◆ Page text
1. A medical device monitoring system, comprising:
a medical device having applied thereon a near infrared (NIR) dye and positioned under a skin of a patient;
a patch containing boundary markers positioned on the skin of the patient;
an NIR emitter that emits NIR light that reacts with the NIR dye and boundary markers;
an imager configured to construct an image of the medical device and the patch based on infrared light received from the medical device and the boundary markers; and
an image processor configured to detect and register, based on the constructed image, a relative location of the boundary markers and the medical device.
2. A patch positioned on the skin of a patient, the patch comprising:
a plurality of near infrared (NIR) transmitters disposed on the patch, each transmitter configured to emit NIR light that reacts with a NIR dye disposed on a medical device that is positioned under the skin of the patient;
a plurality of NIR detectors configured to receive NIR light emitted by the NIR dye; and
circuitry configured to
construct an image of the medical device based on the NIR light received by the detectors, and
detect and register, based on the constructed image, a location of the medical device relative to a boundary of the skin patch.
3. A method of tracking a location of an implanted medical device, the method comprising:
stimulating, by an infrared transmitter, the implanted medical device having applied thereon a near infrared (NIR) dye and a patch containing boundary markers positioned on the skin of a patient;
constructing an image of the implanted medical device and the patch based on infrared light transmitted by the medical device and the boundary markers; and
detecting and registering by an image processor, based on the constructed image, a relative location of the boundary markers and the implanted medical device.
4. An imaging device for inserting a medical device in a patient, the imaging device comprising:
an imager configured to
image a vein of the patient in which the medical device having applied thereon a near infrared (NIR) dye is to be inserted, and
construct an image of the medical device being inserted in the vein, based on NIR light emitted by the NIR dye, and
circuitry configured
compute a change in intensity of the NIR light emitted by the dye, and
detect and register a position of the medical device relative to the vein based on the computed intensity change.
5. A medical device monitoring system, comprising:
a medical device having applied thereon a near infrared (NIR) dye and positioned under a skin of a patient;
an emitter that emits high energy intensity light that reacts with the NIR dye and high intensity light that excites tissues surrounding the medical device;
a photoacoustic and gray-level ultrasound imager configured to construct an image of the medical device and the locations around the medical device from distortions generated as a result of the reaction with the NIR dye and the excitation of the tissues surrounding the medical device; and
an image processor configured to detect and register, based on the constructed image, a relative location of the boundary markers and the medical device.

◆ Entries provided
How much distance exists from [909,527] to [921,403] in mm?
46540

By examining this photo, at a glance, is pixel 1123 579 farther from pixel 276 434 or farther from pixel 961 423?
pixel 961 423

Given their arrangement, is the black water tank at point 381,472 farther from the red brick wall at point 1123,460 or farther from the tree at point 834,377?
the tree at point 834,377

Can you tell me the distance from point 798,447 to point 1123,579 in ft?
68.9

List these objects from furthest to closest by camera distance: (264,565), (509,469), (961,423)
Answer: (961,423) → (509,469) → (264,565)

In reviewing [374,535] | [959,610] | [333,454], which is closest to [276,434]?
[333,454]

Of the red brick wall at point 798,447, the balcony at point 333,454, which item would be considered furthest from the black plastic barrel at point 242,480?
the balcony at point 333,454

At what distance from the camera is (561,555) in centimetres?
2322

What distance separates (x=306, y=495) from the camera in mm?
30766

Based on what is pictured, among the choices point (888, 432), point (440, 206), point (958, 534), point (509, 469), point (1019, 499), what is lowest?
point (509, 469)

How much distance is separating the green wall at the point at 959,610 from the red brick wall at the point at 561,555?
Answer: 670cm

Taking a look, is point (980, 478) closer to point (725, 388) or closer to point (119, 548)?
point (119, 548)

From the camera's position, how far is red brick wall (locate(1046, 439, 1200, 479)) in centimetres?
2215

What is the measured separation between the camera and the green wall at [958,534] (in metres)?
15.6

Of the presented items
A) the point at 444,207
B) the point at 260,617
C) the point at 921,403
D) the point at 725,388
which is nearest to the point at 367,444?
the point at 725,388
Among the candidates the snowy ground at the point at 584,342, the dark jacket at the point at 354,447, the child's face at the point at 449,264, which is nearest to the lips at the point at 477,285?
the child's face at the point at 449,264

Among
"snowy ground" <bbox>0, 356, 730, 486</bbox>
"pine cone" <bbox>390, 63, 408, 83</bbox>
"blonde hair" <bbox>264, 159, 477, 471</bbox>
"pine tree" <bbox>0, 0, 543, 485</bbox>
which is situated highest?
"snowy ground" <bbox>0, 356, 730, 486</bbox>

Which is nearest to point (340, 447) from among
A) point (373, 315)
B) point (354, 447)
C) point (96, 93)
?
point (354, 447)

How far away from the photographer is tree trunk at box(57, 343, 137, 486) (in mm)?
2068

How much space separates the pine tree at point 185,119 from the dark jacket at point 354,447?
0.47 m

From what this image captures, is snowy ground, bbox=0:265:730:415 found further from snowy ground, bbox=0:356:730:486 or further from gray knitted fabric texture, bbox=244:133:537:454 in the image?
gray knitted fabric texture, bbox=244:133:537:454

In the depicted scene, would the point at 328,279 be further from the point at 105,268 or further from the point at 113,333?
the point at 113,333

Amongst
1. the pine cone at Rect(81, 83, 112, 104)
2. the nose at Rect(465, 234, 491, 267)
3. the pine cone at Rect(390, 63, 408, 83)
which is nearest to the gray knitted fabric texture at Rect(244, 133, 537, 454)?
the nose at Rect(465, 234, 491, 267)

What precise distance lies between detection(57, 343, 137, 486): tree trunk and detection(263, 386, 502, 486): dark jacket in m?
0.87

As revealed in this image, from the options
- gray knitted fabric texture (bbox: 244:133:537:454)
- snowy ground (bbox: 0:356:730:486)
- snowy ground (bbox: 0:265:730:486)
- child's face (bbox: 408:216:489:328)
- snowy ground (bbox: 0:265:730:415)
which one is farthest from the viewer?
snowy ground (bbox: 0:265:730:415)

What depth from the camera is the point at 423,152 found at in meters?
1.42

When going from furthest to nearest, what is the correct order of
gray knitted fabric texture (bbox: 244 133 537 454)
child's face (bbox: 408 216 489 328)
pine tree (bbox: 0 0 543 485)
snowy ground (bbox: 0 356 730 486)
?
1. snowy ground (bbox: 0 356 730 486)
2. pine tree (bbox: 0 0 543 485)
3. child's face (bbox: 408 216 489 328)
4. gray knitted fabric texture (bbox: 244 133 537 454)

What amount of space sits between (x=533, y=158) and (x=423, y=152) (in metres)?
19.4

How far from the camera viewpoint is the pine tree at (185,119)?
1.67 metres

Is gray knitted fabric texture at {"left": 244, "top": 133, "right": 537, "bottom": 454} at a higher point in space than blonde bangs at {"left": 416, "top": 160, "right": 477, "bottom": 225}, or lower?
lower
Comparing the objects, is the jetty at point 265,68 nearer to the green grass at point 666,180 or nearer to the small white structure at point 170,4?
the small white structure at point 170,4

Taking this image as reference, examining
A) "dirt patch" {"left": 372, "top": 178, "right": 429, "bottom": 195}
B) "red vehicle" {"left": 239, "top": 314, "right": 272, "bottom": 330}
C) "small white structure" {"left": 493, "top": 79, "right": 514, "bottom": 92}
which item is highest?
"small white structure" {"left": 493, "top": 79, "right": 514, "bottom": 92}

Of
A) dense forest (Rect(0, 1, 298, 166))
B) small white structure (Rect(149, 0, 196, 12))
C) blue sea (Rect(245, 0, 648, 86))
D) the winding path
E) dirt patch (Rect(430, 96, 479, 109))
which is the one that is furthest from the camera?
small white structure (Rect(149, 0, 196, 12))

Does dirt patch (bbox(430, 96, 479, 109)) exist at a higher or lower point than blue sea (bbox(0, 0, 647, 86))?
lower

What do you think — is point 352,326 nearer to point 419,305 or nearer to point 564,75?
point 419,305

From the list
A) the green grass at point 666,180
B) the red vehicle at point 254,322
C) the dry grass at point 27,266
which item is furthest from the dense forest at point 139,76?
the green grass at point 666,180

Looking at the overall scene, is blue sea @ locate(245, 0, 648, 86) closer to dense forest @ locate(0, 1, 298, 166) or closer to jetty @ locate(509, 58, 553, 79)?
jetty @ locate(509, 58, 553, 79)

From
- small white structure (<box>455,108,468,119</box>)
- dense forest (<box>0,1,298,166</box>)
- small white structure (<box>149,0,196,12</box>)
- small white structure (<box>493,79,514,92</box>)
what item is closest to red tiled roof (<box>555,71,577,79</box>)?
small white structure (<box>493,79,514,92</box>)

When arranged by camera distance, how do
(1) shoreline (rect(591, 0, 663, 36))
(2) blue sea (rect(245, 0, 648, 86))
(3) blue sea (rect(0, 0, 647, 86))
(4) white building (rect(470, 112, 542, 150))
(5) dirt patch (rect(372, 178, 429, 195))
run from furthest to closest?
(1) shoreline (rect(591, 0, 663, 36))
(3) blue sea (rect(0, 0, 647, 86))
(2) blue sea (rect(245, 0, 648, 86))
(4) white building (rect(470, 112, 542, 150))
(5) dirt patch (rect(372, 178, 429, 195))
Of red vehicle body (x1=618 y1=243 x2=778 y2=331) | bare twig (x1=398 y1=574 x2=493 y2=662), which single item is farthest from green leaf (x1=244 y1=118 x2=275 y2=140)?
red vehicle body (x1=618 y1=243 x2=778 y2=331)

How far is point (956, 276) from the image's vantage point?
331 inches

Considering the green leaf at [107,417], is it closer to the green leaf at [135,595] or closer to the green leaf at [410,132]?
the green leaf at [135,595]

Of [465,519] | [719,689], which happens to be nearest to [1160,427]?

◆ Your instructions
Repeat word for word everything in the patent claims from "3. A method" down to "implanted medical device.". The items come from a different source than the patent claims.

◆ Response area
3. A method of tracking a location of an implanted medical device, the method comprising:
stimulating, by an infrared transmitter, the implanted medical device having applied thereon a near infrared (NIR) dye and a patch containing boundary markers positioned on the skin of a patient;
constructing an image of the implanted medical device and the patch based on infrared light transmitted by the medical device and the boundary markers; and
detecting and registering by an image processor, based on the constructed image, a relative location of the boundary markers and the implanted medical device.